Would you repeat all of the records underneath, exactly as written?
** Opening RECORD SET block **
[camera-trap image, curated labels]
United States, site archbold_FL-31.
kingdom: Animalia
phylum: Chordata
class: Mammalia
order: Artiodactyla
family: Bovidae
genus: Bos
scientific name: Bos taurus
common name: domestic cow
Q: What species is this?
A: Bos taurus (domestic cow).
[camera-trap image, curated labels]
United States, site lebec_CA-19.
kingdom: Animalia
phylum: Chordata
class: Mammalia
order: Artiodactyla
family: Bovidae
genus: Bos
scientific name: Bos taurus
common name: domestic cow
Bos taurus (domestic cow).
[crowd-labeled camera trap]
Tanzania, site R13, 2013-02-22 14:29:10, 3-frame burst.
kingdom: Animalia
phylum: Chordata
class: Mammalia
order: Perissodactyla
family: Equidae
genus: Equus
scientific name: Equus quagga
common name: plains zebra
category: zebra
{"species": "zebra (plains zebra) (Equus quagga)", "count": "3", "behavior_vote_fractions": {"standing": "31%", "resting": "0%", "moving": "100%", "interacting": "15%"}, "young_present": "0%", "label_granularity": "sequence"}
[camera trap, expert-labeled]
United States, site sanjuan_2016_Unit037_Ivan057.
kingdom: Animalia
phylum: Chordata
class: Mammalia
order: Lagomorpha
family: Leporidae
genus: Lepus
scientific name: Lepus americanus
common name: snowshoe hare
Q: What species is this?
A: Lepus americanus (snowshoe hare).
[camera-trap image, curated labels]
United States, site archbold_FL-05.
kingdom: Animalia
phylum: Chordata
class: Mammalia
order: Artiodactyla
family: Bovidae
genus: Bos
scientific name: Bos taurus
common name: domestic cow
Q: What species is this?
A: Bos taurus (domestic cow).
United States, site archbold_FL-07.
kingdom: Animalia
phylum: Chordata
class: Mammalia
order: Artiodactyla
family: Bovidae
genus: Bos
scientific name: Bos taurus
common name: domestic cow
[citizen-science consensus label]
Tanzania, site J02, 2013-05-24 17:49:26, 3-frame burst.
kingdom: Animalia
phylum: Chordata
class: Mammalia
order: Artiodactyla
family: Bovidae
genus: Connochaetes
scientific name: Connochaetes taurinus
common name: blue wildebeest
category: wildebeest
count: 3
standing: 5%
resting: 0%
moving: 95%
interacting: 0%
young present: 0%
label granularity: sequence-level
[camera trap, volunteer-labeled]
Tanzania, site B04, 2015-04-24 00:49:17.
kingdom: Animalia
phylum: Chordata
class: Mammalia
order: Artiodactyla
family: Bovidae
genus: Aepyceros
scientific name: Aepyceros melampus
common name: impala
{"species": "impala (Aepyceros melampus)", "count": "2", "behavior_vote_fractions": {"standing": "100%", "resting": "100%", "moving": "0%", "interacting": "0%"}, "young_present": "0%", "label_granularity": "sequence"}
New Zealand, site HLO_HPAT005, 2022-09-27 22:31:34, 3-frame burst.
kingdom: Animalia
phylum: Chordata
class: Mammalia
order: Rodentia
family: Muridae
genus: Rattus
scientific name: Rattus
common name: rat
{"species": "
** Closing RECORD SET block **
» **WRITTEN SOLUTION**:
[camera-trap image, curated labels]
United States, site archbold_FL-31.
kingdom: Animalia
phylum: Chordata
class: Mammalia
order: Artiodactyla
family: Bovidae
genus: Bos
scientific name: Bos taurus
common name: domestic cow
Q: What species is this?
A: Bos taurus (domestic cow).
[camera-trap image, curated labels]
United States, site lebec_CA-19.
kingdom: Animalia
phylum: Chordata
class: Mammalia
order: Artiodactyla
family: Bovidae
genus: Bos
scientific name: Bos taurus
common name: domestic cow
Bos taurus (domestic cow).
[crowd-labeled camera trap]
Tanzania, site R13, 2013-02-22 14:29:10, 3-frame burst.
kingdom: Animalia
phylum: Chordata
class: Mammalia
order: Perissodactyla
family: Equidae
genus: Equus
scientific name: Equus quagga
common name: plains zebra
category: zebra
{"species": "zebra (plains zebra) (Equus quagga)", "count": "3", "behavior_vote_fractions": {"standing": "31%", "resting": "0%", "moving": "100%", "interacting": "15%"}, "young_present": "0%", "label_granularity": "sequence"}
[camera trap, expert-labeled]
United States, site sanjuan_2016_Unit037_Ivan057.
kingdom: Animalia
phylum: Chordata
class: Mammalia
order: Lagomorpha
family: Leporidae
genus: Lepus
scientific name: Lepus americanus
common name: snowshoe hare
Q: What species is this?
A: Lepus americanus (snowshoe hare).
[camera-trap image, curated labels]
United States, site archbold_FL-05.
kingdom: Animalia
phylum: Chordata
class: Mammalia
order: Artiodactyla
family: Bovidae
genus: Bos
scientific name: Bos taurus
common name: domestic cow
Q: What species is this?
A: Bos taurus (domestic cow).
United States, site archbold_FL-07.
kingdom: Animalia
phylum: Chordata
class: Mammalia
order: Artiodactyla
family: Bovidae
genus: Bos
scientific name: Bos taurus
common name: domestic cow
[citizen-science consensus label]
Tanzania, site J02, 2013-05-24 17:49:26, 3-frame burst.
kingdom: Animalia
phylum: Chordata
class: Mammalia
order: Artiodactyla
family: Bovidae
genus: Connochaetes
scientific name: Connochaetes taurinus
common name: blue wildebeest
category: wildebeest
count: 3
standing: 5%
resting: 0%
moving: 95%
interacting: 0%
young present: 0%
label granularity: sequence-level
[camera trap, volunteer-labeled]
Tanzania, site B04, 2015-04-24 00:49:17.
kingdom: Animalia
phylum: Chordata
class: Mammalia
order: Artiodactyla
family: Bovidae
genus: Aepyceros
scientific name: Aepyceros melampus
common name: impala
{"species": "impala (Aepyceros melampus)", "count": "2", "behavior_vote_fractions": {"standing": "100%", "resting": "100%", "moving": "0%", "interacting": "0%"}, "young_present": "0%", "label_granularity": "sequence"}
New Zealand, site HLO_HPAT005, 2022-09-27 22:31:34, 3-frame burst.
kingdom: Animalia
phylum: Chordata
class: Mammalia
order: Rodentia
family: Muridae
genus: Rattus
scientific name: Rattus
common name: rat
{"species": "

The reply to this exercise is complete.